Another area where OSHA is expected to be active is beryllium safety. OSHA said it plans to publish a notice of proposed rulemaking on worker exposure to beryllium sometime during 2015. Beryllium is a lightweight metal used in the aerospace, nuclear, and general manufacturing industries. As a metal alloy, it can be found in dental appliances, golf clubs, wheelchairs, and electronic devices. According to OSHA, inhaling beryllium dust or fumes can have serious health effects, including chronic lung disease and cancer. A 29-year NIOSH study of workers in beryllium plants found elevated rates of lung, kidney, and heart disease, as well as mouth cancers. OSHA’s safety requirements for beryllium are currently part of its standards for general industry. However, if OSHA moves on this issue in 2015, new regulations are likely to include beryllium-specific safety requirements.
Another likely move by OSHA will involve new construction industry rules related to confined spaces. “Confined spaces” are areas not necessarily designed for people, but which are still large enough that workers can enter them to perform jobs. Examples include tanks, silos, vaults, ductwork, and pipelines. OSHA says that “deaths in confined spaces often occur because the atmosphere is oxygen-deficient, toxic, or combustible.” Under current rules, OSHA designates especially hazardous confined spaces as “permit-required” which means that workers must be trained on the hazards within and be issued a permit in order to enter. However, while there is currently a resource page on OSHA’s website for confined spaces safety recommendations for the construction industry, there are not binding regulations or requirements specific to construction. Look for that to change if OSHA issues a new final rule later this year, as some expects it to.

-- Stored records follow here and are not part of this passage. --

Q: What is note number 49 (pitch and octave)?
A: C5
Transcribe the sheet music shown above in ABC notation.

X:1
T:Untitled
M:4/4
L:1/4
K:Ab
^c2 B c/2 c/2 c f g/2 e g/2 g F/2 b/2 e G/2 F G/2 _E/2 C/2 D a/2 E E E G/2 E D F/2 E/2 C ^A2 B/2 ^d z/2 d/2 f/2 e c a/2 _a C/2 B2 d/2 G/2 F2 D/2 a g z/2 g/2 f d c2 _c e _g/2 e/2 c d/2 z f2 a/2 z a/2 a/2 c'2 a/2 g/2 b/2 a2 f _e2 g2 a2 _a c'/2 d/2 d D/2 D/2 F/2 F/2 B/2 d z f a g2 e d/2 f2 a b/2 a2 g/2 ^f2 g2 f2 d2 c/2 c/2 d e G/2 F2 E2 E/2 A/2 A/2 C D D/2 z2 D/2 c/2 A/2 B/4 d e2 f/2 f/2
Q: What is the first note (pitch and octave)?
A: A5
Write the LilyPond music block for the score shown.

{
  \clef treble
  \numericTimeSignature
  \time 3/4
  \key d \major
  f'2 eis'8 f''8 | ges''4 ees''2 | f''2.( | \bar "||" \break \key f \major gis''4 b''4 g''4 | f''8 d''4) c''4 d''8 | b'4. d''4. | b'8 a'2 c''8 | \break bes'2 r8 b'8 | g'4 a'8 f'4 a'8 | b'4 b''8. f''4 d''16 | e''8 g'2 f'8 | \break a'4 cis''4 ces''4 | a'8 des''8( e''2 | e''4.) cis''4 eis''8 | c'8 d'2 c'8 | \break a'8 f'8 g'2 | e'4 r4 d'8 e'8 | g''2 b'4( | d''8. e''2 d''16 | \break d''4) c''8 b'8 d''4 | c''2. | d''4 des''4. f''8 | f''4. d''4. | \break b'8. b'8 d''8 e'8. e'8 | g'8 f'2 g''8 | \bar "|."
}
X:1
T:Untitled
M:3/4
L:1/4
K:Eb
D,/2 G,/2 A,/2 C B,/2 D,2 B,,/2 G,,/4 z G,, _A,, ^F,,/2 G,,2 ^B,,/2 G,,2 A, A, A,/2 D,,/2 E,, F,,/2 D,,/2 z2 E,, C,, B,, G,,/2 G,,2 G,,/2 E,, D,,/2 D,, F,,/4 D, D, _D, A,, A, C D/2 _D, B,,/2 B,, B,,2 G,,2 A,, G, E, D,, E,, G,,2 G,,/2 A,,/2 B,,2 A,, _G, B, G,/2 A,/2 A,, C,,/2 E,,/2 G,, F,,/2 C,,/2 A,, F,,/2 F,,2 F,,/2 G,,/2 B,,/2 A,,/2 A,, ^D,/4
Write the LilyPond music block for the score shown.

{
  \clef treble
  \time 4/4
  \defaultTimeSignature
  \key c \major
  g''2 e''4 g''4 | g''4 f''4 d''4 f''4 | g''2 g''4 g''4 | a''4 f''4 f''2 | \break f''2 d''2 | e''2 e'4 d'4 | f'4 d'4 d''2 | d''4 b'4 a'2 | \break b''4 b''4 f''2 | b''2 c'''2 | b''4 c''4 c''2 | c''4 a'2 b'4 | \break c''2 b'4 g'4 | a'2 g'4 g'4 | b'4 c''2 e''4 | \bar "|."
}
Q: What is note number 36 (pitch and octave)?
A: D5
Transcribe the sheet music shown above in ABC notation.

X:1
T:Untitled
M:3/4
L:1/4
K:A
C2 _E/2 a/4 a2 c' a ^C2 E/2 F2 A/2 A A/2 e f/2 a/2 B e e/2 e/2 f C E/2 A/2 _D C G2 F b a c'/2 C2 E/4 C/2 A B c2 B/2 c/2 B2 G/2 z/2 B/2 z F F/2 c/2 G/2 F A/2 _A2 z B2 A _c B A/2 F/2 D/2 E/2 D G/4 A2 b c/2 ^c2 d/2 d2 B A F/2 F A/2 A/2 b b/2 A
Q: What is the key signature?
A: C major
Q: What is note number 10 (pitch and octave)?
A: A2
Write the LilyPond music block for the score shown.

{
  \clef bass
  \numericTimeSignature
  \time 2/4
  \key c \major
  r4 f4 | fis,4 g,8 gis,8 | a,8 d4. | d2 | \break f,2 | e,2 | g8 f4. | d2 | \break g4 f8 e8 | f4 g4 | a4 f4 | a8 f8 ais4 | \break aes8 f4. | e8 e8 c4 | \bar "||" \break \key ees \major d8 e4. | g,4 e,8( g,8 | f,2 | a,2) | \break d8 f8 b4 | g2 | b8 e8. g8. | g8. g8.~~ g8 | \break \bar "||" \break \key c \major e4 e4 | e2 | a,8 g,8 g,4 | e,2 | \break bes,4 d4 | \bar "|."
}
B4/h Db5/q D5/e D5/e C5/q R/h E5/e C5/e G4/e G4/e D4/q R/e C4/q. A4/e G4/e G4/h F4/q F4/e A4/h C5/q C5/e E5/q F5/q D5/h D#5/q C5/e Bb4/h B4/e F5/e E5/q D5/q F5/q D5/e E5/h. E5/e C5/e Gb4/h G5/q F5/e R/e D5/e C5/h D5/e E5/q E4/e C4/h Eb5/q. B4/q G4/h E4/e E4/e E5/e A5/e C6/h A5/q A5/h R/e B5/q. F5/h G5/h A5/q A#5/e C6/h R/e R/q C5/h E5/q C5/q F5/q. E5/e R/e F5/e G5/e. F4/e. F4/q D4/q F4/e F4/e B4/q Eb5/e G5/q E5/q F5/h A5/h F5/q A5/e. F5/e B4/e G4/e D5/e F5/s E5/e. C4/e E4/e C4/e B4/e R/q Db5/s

Finally, in 2015 OSHA is expected to create uniform requirements for crane operators. In September of 2014, OSHA extended its original deadline for employers to ensure their current crane operators were certified from November 2014 to November 2017. According to the Bureau of Labor Statistics, cranes were involved in 818 workplace fatalities between 1997 and 2006. Look for OSHA to make moves in 2015 that focus on making crane operations more standardized and safer for employees.